▶ [Records to process]:
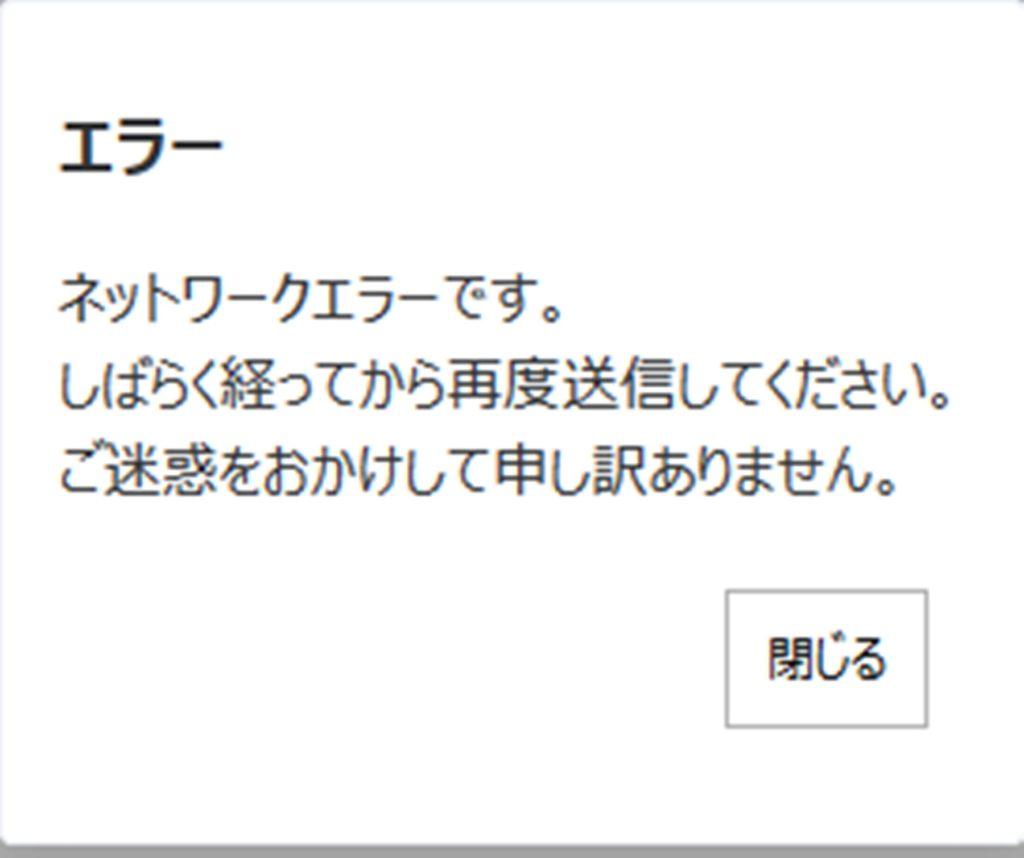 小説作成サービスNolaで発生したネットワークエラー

--

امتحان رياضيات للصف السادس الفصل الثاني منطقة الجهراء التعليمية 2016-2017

* * *

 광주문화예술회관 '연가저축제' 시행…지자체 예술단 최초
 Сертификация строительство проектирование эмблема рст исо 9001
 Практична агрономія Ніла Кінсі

▶ [The task]: Lines to set down from above: the line with "Сертификация строительство проектирование", the line with "Практична агрономія Ніла Кінсі", and every line between, each exactly as written.

▶ [Task answer]:
 Сертификация строительство проектирование эмблема рст исо 9001
 Практична агрономія Ніла Кінсі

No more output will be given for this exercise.